Mesdames, Messieurs,
C'est une vérité simple et cruelle à la fois : l'eau est une ressource vitale, vulnérable, et rare pour l'humanité. Les chiffres sont là, têtus et dérangeants : le Water Resources Institute a comptabilisé plus de 232 millions d'être humains dans 26 pays, qui manquent d'eau !
Second constat qui aggrave encore le premier : l'eau, quand elle ne manque pas, est souvent gaspillée. La consommation ne cesse d'augmenter : elle a été multipliée par sept depuis le début du siècle, par deux au cours des vingt dernières années. Notre responsabilité, là aussi, est entière. Une telle gabegie est inadmissible.

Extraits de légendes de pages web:
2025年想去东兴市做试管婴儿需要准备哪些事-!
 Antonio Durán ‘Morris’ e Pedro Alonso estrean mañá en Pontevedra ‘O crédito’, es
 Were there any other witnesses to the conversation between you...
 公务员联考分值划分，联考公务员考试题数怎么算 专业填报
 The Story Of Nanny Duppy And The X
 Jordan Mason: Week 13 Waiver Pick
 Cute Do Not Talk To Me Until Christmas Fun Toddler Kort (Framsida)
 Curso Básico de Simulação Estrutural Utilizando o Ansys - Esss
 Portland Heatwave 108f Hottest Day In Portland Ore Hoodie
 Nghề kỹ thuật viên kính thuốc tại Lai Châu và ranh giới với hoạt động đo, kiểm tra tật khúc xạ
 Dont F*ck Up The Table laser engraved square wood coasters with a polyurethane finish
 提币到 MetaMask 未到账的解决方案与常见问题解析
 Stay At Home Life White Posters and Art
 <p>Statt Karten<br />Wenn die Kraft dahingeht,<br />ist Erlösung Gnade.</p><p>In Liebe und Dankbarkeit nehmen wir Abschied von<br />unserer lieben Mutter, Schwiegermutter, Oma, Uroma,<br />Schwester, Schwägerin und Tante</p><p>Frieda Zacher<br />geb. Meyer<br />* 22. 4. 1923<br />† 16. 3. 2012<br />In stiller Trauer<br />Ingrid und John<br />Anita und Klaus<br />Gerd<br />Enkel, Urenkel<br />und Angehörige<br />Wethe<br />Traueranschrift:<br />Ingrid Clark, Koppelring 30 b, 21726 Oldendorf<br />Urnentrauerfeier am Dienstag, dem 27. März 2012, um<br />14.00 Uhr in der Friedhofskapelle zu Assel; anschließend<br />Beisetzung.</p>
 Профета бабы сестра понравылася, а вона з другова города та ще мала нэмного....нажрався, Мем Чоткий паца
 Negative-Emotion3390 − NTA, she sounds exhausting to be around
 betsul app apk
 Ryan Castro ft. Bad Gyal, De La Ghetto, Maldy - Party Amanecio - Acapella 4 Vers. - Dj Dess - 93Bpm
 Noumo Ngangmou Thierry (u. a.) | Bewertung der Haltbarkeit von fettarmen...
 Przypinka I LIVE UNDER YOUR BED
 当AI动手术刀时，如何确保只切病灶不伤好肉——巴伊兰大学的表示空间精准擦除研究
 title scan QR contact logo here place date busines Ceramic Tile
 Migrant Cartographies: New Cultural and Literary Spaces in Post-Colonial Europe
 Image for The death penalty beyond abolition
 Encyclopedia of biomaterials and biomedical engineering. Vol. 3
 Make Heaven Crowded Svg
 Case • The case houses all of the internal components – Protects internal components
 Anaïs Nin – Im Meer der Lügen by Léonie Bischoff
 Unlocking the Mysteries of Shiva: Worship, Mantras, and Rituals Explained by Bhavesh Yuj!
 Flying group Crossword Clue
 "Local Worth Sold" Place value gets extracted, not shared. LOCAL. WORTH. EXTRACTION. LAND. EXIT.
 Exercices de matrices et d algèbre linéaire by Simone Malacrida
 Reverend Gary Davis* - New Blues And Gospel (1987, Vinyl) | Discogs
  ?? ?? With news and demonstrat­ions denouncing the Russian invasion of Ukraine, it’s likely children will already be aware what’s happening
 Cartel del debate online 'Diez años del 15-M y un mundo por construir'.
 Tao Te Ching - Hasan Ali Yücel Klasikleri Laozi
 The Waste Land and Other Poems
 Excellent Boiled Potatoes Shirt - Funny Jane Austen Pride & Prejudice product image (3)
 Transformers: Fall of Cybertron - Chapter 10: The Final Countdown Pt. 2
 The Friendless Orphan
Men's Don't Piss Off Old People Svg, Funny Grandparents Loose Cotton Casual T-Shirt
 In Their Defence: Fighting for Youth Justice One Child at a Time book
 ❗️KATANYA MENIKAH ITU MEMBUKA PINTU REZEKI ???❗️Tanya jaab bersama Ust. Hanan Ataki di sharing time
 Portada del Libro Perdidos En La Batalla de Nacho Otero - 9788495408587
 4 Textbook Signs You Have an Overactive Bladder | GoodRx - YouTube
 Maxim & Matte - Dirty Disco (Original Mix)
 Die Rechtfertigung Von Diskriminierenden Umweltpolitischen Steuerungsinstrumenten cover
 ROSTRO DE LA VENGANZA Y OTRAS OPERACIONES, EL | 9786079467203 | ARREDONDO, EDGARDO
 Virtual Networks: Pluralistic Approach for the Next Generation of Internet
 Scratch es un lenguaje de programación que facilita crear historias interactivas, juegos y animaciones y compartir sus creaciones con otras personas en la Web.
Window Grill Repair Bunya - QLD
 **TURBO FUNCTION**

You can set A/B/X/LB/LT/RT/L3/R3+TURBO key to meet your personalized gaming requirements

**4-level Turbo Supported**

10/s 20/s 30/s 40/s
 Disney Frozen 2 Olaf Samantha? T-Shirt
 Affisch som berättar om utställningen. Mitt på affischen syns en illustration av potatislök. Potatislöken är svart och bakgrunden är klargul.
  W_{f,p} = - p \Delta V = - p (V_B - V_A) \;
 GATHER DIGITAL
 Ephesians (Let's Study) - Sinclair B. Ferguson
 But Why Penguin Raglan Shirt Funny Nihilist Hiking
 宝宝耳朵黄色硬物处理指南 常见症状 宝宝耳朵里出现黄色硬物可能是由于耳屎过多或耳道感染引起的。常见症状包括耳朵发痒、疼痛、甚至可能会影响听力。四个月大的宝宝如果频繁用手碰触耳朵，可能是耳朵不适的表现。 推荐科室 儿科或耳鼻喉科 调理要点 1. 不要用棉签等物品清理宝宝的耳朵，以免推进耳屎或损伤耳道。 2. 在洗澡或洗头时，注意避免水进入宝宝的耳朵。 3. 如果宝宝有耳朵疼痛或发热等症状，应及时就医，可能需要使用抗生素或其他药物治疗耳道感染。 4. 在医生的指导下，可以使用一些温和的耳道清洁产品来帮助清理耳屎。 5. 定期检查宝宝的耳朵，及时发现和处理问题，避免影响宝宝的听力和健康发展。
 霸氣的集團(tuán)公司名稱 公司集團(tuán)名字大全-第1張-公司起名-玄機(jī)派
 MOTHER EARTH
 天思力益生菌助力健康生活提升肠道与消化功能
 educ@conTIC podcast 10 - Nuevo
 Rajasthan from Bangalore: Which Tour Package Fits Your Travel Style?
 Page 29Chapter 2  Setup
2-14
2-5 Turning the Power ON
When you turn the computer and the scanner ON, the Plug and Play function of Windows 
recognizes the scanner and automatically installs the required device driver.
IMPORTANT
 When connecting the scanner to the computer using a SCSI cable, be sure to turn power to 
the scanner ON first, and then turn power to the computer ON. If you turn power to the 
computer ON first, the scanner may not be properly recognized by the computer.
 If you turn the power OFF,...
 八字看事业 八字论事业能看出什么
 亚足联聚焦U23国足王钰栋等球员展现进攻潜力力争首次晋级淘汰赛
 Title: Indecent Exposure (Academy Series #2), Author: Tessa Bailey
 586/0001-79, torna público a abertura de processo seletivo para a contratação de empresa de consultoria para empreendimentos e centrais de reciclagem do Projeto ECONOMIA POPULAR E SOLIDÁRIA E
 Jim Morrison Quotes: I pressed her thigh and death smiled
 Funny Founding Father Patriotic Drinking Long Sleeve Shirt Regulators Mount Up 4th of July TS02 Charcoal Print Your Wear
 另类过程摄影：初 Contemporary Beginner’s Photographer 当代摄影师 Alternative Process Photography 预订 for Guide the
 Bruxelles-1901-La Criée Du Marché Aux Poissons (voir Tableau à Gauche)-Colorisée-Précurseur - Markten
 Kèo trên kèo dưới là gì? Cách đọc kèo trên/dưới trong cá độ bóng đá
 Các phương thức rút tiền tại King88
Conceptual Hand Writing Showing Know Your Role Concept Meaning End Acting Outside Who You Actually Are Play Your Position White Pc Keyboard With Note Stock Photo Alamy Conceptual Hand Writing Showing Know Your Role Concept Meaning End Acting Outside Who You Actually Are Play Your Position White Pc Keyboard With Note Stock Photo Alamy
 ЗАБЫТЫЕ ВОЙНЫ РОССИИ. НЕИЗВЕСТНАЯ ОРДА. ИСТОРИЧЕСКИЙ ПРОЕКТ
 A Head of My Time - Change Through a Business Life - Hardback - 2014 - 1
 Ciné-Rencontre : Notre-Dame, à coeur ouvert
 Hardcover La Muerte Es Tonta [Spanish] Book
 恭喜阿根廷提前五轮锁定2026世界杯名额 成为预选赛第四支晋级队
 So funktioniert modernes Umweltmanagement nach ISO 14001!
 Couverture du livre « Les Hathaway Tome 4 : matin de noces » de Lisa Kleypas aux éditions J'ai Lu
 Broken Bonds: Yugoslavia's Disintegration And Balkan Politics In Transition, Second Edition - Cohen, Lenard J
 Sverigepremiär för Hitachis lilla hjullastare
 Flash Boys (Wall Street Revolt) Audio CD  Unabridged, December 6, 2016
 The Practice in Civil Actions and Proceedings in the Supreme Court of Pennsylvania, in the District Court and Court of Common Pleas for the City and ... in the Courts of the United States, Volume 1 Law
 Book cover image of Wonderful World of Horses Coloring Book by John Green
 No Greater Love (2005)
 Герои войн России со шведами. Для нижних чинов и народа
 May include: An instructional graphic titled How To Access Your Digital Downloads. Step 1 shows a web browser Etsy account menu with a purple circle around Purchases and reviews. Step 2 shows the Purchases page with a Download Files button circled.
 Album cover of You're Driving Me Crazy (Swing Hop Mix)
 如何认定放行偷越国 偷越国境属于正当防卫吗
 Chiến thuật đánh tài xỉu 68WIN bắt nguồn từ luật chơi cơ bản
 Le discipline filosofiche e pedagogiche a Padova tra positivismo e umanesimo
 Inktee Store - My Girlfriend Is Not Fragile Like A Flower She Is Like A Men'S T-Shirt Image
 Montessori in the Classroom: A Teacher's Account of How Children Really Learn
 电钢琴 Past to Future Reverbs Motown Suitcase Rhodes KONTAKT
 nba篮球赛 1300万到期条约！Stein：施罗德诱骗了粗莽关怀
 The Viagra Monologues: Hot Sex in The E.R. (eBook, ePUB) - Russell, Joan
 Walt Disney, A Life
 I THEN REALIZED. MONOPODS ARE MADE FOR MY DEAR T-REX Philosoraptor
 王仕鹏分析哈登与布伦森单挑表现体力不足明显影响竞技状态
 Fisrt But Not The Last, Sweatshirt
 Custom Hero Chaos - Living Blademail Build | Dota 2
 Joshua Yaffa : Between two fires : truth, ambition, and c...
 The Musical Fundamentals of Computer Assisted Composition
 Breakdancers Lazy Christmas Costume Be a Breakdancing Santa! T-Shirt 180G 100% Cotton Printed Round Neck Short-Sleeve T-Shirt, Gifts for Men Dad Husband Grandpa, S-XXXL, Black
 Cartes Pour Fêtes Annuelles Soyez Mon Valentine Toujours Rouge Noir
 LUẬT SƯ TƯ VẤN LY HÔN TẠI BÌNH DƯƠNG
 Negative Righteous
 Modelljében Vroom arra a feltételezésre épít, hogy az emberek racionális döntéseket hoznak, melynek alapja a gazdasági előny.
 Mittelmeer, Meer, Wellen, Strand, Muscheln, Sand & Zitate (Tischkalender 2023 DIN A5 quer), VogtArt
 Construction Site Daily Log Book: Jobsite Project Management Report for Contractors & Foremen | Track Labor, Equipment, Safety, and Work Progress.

• [LISTE DES TÂCHES]:
1. Traduisez en anglais cette phrase de l'extrait sur l'eau : « La consommation ne cesse d'augmenter : elle a été multipliée par sept depuis le début du siècle, par deux au cours des vingt dernières années. »
2. Répondez brièvement à partir de l'extrait sur l'eau :
(a) Combien d'êtres humains manquent d'eau selon le Water Resources Institute, et dans combien de pays ?
(b) Par combien la consommation d'eau a-t-elle été multipliée au cours des vingt dernières années ?
(c) Quel mot désigne le gaspillage jugé inadmissible ?
Les enregistrements n'interviennent pas dans ce travail.

• [RÉPONSES]:
1. Consumption keeps rising: it has increased sevenfold since the beginning of the century, and doubled over the last twenty years.

2.
(a) Plus de 232 millions, dans 26 pays.
(b) Par deux.
(c) Gabegie.